Я искренне посочувствовал экстремалам, которым пришла бы в голову мысль неучтиво обойтись с могущественной дочерью неведомого мне Илария, но сейчас речь шла о другом. Кто-то в столице весьма настоятельно интересовался нашими передвижениями и столь же неизвестный кто-то от самой границы посылал ему сводку со свежедобытой информацией о следственной группе. Кто и почему? Я сразу отбрасывал из числа возможных подозреваемых знакомых нам витязей. Их презрение к книгочейству и грамоте было искренним и неподдельным. И хотя краткий текст записки также пестрел орфографическими ошибками, в сравнении с письменами Лазаря, самого образованного из троицы, мучительно пытавшегося вывести под распиской свое имя, попавшая в наши руки депеша была просто шедевром грусской письменности…
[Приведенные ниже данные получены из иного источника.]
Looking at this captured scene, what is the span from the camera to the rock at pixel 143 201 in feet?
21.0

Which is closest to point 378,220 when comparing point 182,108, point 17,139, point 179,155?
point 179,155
Но, как ни крути, она была! Я в задумчивости потер переносицу. С одной стороны, мне очень хотелось знать, из-под чьего пера вышло перехваченное экстренное сообщение. И в других условиях нам бы, пожалуй, следовало вернуться и со всей возможной тщательностью прояснить этот вопрос, но, с другой стороны, у нас в руках имелась ниточка пускай и очень тоненькая, но все же, возможно, ведущая к разгадке тайны. Ведь наверняка не сам король повелел столь экзотичным образом сообщить ему о нашем приближении. И уж конечно, не в утренний выпуск газет предназначались известия голубиной почты. А стало быть… А стало быть, голубя надо выпустить и проследить, куда летит целеустремленная птица.
– Делли, – переводя взгляд с воркующего в руках феи символа мира на опустевшее небо, произнес я, – сколько примерно отсюда до столицы?
– Пожалуй, верст сто, не больше.
– Угу, понятно. Скажи, мы сможем эти сто верст держаться аккуратно за птицей?
– Отчего нет? – пожала плечами фея. – Конечно, сможем.
– Вот и славно. – Я растянул губы в ухмылку охотника, почуявшего дичь. – Стало быть, сейчас вернем пергамент на прежнее место, и вперед за белой птицей, как аргонавты между скал.
Спустя минуту Делли подбросила крылатого почтаря в воздух, а Вадюня, засунув два пальца в рот, оглушительно свистнул, точно, кроме звания субурбанского мздоимца, планировал еще обзавестись патентом на должность местного соловья-разбойника.
– Вперед! – скомандовал я. – Делли, ты уж подстрахуй птичку, чтобы с ней, не дай бог, в полете ничего не случилось.
Мои подозрения были небезосновательны. Как и предполагалось, крылатый вестник мчал прямехонько к столице, презрительно игнорируя остальные встреченные на пути населенные пункты и укромные местечки. Вот наконец высокие стены Торца Белокаменного замаячили далеко впереди, вздымаясь над бескрайними полями золотой пшеницы и ржи. Над стенами в облачной дымке высились золотые купола храмов и колоколен, также вовсю расточавших вокруг дармовой золотой блеск. Казалось, еще несколько минут и мы наконец-то доберемся до столицы, откуда, собственно говоря, и предполагалось начать расследование.
– Все, блин! Гаплык! – Конь славного витязя Вадима, сына Ратникова, застыл как вкопанный, едва успев поставить ноги в предусмотренное при остановке положение. – Кранты, ядрена корень. Бобик сдох.